▸ List of tasks:
a) Decide whether each statement below agrees with the forum thread about Scarecrow veneers: (i) the thermoplastic is sticky once it has set; (ii) the plastic pellets are softened in near boiling water; (iii) the plastic cannot be reworked if the molding goes wrong. Answer yes or no for each and quote the deciding words of the thread.
b) Copy the passage of the forum thread about Scarecrow veneers starting at "what you do" and ending at "get it right.", changing nothing.

# Scarecrow Veneers?



## Rikki (Aug 14, 2006)

Has anyone used them? My husband needs fangs for his costume but one of his eye teeth are broken so he can't really use the caps. Anything using adhesive is out of the question, too. But I saw these veneers and was wondering if the plastic used for molding is sticky (and also what exactly they mean by "snap in and out"). What holds them in place? Any help would be greatly appreciated!


----------



## the dogman (Jul 8, 2007)

scarecrow uses thermoplastic to mold the teeth fitting.

its not sticky, not when its set at least.
what you do (and it should include instructions) is put the plastic pellets into near boiling water to let it get soft and moldable, fish it out squish it into a ball then mold it to the veneers, then your hubby will push them onto his teeth and suck in for i think 15 sec.
the plastic will set and the teeth will be home custom fit to him, so he can take them out and snap them back in after you trim the excess off

if it goes wrong don't worry, the plastic is reworkable till you get it right.

▸ Recorded data:

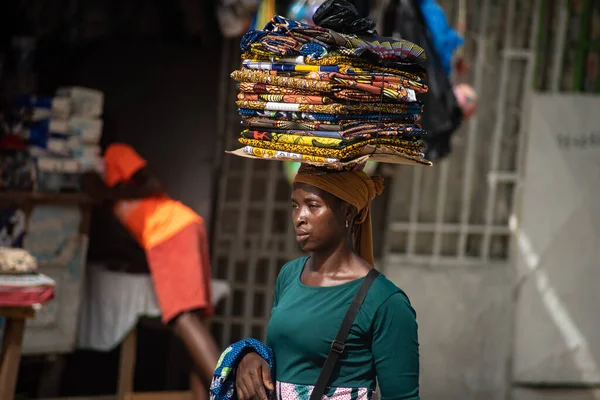 Abidjan Ivory Coast April 2022 Portrait Young Woman Itinerant Trader — Stockfoto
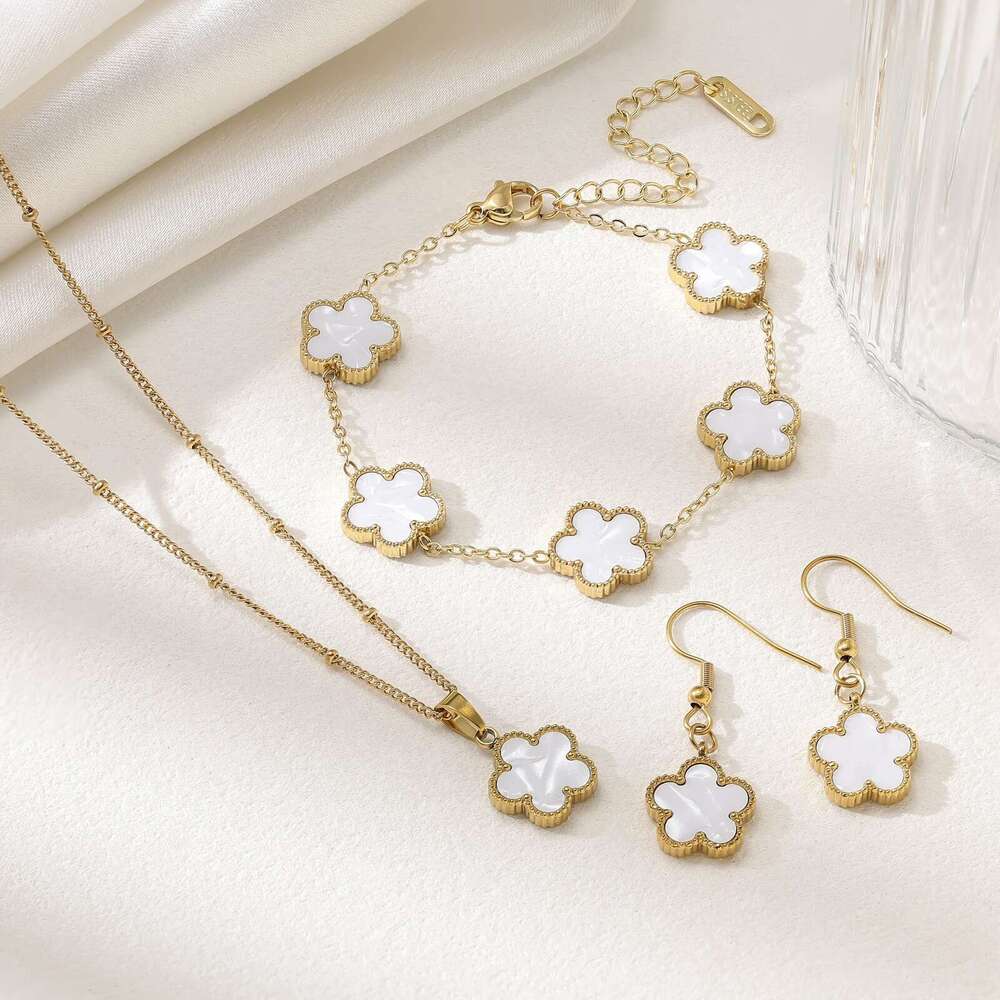 Five-Leaf Clover Necklace Earrings Bracelet Niche Design Light Luxury Style Simple Fashion Lace Jewelry Set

▸ Activity answers:
a)
(i) No: "its not sticky, not when its set at least."
(ii) Yes: "put the plastic pellets into near boiling water to let it get soft and moldable"
(iii) No: "the plastic is reworkable till you get it right."

b)
what you do (and it should include instructions) is put the plastic pellets into near boiling water to let it get soft and moldable, fish it out squish it into a ball then mold it to the veneers, then your hubby will push them onto his teeth and suck in for i think 15 sec.
the plastic will set and the teeth will be home custom fit to him, so he can take them out and snap them back in after you trim the excess off

if it goes wrong don't worry, the plastic is reworkable till you get it right.